> _Source text_
◆ ◆ ◆ ◆ ◆ ◆ ◆

What are Rocky Mountain oysters, and why are they such a delicacy?


These oysters come from bulls — Photo courtesy of Getty Images / codyphotography

The culinary scene – and greater citizen population, really – of Denver, appears to be split on the city’s complicated relationship to Rocky Mountain oysters. It seems impossible to get any consensus on whether the dish is a local delicacy or a novelty dish hanging from the city’s neck like the deep-fried genitals of an albatross.

You see, these oysters aren’t bivalves in the manner that mussels, clams or other sea life might be recognized. The most popular – or at least most infamous – oysters in Colorado are harvested from the scrotums of bulls. Rocky Mountain oysters are bull testicles.

Sorry to be explicit, but I’ve had to spell out to more than one new-to-the-city local what the oysters on scattershot gastropub menus across town actually are. The responses ranged from incredulous to comical, with a lot of head-cocking thrown in for good measure. “Seriously?” was a common refrain. Seriously.

Rocky Mountain oysters, which also go by other names like prairie oysters, mountain tenders, calf fries and cowboy caviar, date back to the rancher explosion resulting from expansion into the American and Canadian West. As farmers settled in what is now the central and western United States, they found themselves living in remote areas that wouldn’t see railroad supply chains built for decades. Cattle ranching and farming were necessary ways of life on the frontier.

◆ ◆ ◆ ◆ ◆ ◆ ◆

Stored data entries:
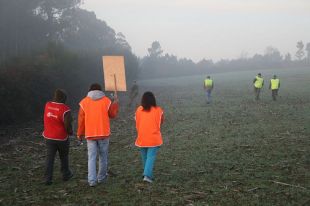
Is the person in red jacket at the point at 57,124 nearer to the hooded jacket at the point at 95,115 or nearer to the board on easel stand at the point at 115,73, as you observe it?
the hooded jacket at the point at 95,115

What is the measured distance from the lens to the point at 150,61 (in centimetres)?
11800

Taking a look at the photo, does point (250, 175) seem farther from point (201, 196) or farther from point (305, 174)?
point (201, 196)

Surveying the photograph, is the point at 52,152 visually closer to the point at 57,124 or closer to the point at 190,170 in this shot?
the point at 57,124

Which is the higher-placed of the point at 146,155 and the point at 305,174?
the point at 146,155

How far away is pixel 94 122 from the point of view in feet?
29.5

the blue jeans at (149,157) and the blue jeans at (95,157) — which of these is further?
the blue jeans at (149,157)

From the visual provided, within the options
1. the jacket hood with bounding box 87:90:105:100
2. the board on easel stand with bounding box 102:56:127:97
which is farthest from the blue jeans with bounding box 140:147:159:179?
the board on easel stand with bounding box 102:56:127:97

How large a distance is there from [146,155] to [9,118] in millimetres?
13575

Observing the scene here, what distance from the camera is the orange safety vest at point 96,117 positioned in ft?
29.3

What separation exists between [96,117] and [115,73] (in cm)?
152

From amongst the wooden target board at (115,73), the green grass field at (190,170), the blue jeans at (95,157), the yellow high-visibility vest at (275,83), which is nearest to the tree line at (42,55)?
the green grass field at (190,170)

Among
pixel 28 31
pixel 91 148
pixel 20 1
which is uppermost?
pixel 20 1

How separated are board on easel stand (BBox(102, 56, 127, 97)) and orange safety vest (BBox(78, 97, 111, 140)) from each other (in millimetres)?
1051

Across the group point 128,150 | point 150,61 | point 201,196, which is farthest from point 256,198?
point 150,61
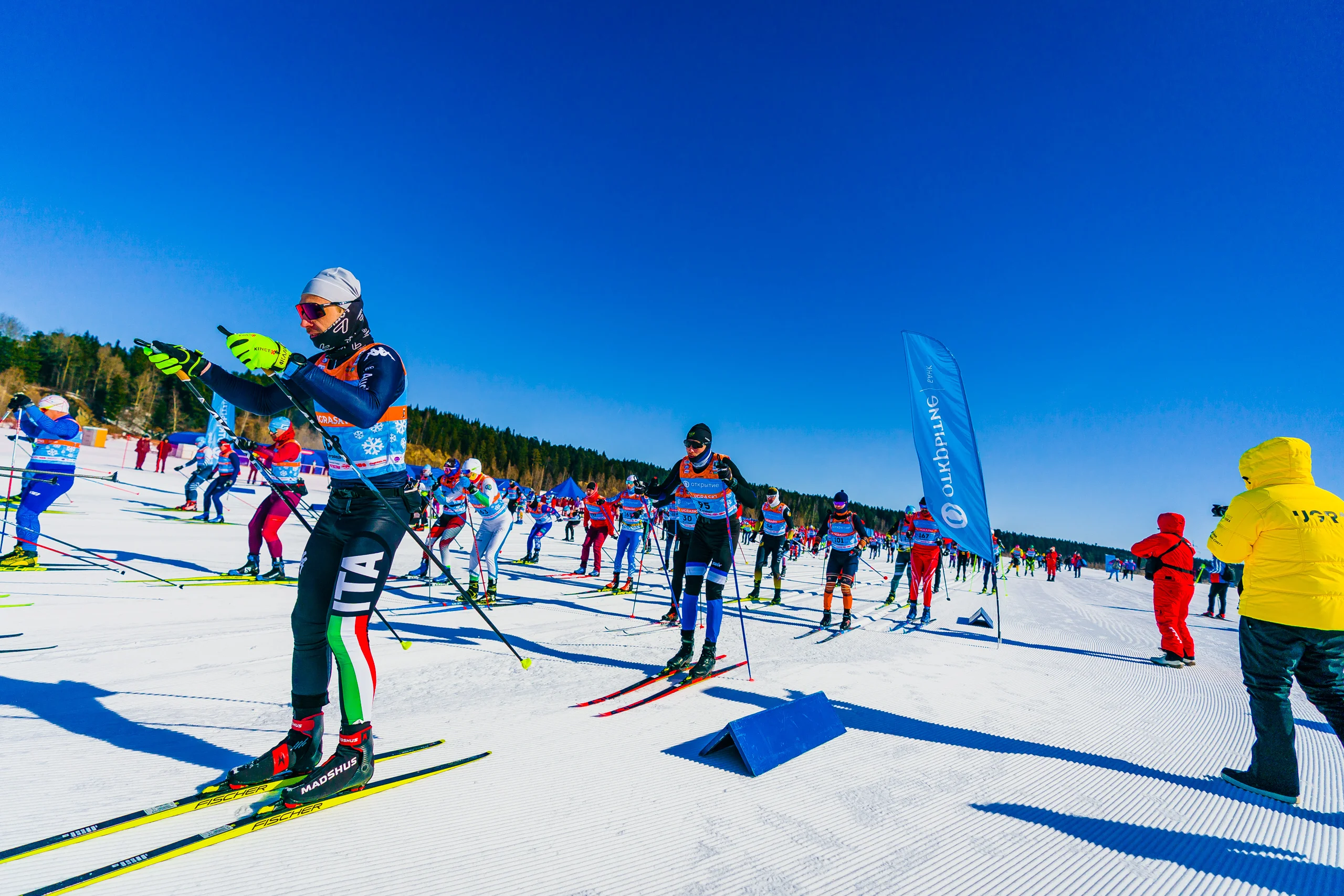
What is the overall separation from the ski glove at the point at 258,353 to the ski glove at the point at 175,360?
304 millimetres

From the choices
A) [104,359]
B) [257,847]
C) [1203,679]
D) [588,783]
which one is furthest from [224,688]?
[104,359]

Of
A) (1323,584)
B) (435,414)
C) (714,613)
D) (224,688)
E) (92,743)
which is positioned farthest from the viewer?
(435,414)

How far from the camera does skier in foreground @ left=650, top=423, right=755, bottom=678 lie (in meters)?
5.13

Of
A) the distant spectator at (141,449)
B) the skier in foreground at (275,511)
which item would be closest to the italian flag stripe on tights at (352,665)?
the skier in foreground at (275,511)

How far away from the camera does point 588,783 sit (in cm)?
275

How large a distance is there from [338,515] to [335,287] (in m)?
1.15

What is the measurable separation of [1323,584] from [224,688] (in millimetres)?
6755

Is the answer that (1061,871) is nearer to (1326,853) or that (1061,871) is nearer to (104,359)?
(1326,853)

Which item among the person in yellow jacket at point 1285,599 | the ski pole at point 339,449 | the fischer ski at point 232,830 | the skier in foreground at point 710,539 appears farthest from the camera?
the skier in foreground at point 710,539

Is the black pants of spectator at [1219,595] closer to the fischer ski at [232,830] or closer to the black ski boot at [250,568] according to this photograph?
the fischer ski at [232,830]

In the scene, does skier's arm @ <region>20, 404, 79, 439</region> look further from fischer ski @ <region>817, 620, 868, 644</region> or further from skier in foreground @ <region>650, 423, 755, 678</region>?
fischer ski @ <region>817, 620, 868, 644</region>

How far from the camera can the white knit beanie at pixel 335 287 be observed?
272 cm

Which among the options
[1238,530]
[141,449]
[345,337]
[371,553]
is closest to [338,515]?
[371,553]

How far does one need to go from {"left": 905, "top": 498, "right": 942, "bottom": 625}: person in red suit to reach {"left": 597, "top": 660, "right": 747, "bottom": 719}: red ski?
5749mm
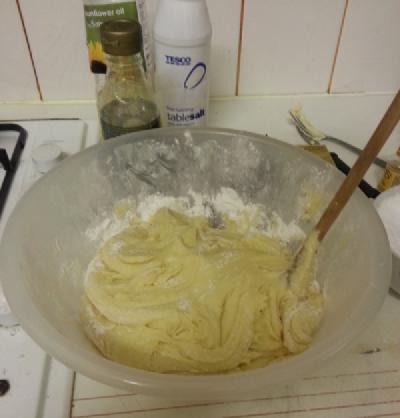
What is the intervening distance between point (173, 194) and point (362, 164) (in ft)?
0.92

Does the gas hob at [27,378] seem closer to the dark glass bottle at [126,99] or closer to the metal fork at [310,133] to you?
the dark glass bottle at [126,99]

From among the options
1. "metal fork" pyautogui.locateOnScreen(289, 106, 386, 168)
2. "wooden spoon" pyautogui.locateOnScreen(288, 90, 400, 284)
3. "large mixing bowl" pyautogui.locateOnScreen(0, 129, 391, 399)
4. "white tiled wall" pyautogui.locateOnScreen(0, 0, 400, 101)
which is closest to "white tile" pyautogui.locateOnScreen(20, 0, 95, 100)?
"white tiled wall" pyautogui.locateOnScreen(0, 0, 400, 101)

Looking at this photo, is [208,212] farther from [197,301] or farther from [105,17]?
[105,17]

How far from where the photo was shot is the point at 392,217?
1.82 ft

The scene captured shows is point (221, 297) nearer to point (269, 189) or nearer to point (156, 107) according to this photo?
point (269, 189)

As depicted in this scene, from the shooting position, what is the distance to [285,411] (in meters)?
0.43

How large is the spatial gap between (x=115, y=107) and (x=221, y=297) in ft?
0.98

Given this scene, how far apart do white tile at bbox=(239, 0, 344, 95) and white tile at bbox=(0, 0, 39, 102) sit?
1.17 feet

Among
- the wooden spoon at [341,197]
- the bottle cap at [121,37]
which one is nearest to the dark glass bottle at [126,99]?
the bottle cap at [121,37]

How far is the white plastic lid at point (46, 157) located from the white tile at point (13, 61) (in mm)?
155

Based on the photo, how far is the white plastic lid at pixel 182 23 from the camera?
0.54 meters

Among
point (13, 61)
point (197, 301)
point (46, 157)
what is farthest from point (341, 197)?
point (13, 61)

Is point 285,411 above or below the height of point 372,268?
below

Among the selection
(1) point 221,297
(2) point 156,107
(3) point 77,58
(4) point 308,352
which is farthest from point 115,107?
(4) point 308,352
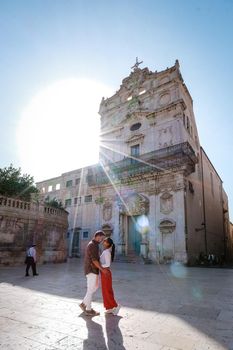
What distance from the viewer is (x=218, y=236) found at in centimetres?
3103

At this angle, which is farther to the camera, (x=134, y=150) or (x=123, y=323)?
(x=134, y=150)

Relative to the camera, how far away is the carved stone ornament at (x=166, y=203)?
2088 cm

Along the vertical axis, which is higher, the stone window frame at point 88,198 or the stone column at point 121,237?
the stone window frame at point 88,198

◆ ◆ ◆ ◆ ◆ ◆ ◆

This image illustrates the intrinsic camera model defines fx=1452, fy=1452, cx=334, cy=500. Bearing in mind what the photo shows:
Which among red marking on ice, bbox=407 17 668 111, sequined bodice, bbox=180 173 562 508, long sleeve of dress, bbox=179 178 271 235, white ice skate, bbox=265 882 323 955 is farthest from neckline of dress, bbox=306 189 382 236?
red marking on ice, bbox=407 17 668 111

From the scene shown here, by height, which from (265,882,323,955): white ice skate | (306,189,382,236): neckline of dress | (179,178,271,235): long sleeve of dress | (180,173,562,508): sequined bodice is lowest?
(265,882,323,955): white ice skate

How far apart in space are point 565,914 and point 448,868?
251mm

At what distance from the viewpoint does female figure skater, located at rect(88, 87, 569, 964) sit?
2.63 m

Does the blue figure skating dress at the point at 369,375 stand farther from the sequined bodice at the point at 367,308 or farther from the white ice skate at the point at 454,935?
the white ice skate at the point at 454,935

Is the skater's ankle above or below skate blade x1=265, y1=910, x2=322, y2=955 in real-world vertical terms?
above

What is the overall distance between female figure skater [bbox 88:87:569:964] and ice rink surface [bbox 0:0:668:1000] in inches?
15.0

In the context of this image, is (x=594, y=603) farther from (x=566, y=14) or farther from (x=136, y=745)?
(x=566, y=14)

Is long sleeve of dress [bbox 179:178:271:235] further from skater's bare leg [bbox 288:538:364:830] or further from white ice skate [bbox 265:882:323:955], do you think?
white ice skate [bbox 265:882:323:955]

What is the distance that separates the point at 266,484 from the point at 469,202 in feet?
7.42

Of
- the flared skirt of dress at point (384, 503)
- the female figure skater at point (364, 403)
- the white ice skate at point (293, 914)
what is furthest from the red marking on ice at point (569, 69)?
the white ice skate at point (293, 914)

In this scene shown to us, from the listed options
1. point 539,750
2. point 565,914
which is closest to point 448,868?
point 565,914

◆ ◆ ◆ ◆ ◆ ◆ ◆

> _Task description_
Extend the article on Rocky Mountain oysters by continuing it from its final sentence.

> _Answer to this exercise_
Perhaps inspired by the Native American mythology about using every part of a slaughtered buffalo, or perhaps just because they had few other options, impoverished settlers began incorporating the testicles of newly castrated bulls into their diets. It’s not that ranch hands necessarily sought the organs out as the missing ingredient in a holiday feast. The removal of the testes was already happening, typically in the youth of the calf.

Castration reduces aggression in males who might otherwise be hormonally driven to fight amongst themselves for the right to mate with a ranch’s females. Castration before a bull reaches sexual maturity also results in some beneficial physiological results, which fundamentally influences the growth of skeletal muscle as the animal ages. So pairs of perfectly edible, protein-rich beef organs were the byproduct of an already established practice of animal husbandry.

The decision to therefore eat the curious meat wasn’t a difficult one to make. After the removal of various tissues and membranes, ranchers grilled their newfound “oysters” on open coals or wood fires. A single raw bull testicle contains about 26 grams of protein and very little fat. Plus, testicles are naturally rich in zinc, an immune-system booster scarcely found in frontier diets before the advent of year-round citrus in grocery stores.

The dish was hardly viewed as off-putting or unsavory, and the relative rarity of testicles, owing to the seasonal harvesting of new bulls, created a reputation around the food akin to that of a delicacy.

Rocky Mountain oysters — Photo courtesy of iStock / Olena Beisiuk

Bull testicles are still eaten today across mountainous states like Colorado and Montana, as well as parts of Canada, where they now appear on menus under a host of whimsical, tongue-in-cheek names. Food festivals dedicated to their consumption are a summertime staple in old frontier towns and major cities alike. Though, it should be noted that Montana’s world-famous Testicle Festival called it quits in 2018 after 35 years of oyster consumption.

In festival food booths and commercial kitchens alike, Rocky Mountain oysters are prepared in almost limitlessly versatile ways. Deep-fried oysters are served topped with ironic dollops of cocktail sauce across Denver pubs. Paillards are dusted with spices and sautéed after being pounded flat. Rocky Mountain oysters are poached, broiled, baked and ground. In fact, you can prepare them just about any way whatsoever that you might like.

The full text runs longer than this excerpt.